23 August 2010

Five Drawbacks to Converting Professional Guidelines into Decision Support



Effective decision support must be integrated into the referring physician workflow to qualify for meaningful use incentives beyond 2012 and avoid penalties beyond 2014.

As the radiology community searches for the best source of decision support and decision support to quell inappropriate use, the question of tapping into professional guidelines such as American College of Radiology (ACR) Appropriateness Criteria inevitably arises.

"These guidelines serve many critical functions … but there is little evidence that the traditional methods of guideline dissemination lead to substantial improvement in the test-ordering behavior of referring physicians," wrote Ramin Khorasani, MD, MPH, vice chair of radiology at Brigham and Women’s Hospital.
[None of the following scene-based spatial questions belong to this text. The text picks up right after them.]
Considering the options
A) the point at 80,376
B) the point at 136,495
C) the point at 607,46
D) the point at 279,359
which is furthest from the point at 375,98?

One of radiology’s top decision support experts, Khorasani identified five drawbacks to converting professional guidelines into decision support:

  1. Guidelines are not actionable. Most describe the relative merits of one approach over another rather than prescribe an appropriate course of action.
  2. The professional societies that develop and disseminate guidelines fall short on EMR and health IT know-how.
  3. Many existing guidelines lack the strength of evidence necessary to spur widespread adoption by clinicians.
  4. Effective decision support must be up-to-date and frequently updated.
  5. Decision support must incorporate consequences for ignoring rules in order to insure maximum impact.


http://www.cmio.net/index.php?option=com_articles&id=23704




Issues 2-5 seem relatively straightforward (which isn't to say easy) to address, but issue 1 might require a fundamental rethinking of what constitutes a "professional guideline". What Khorasani calls the "next generation of decision support" may call for the next generation of professional guidelines.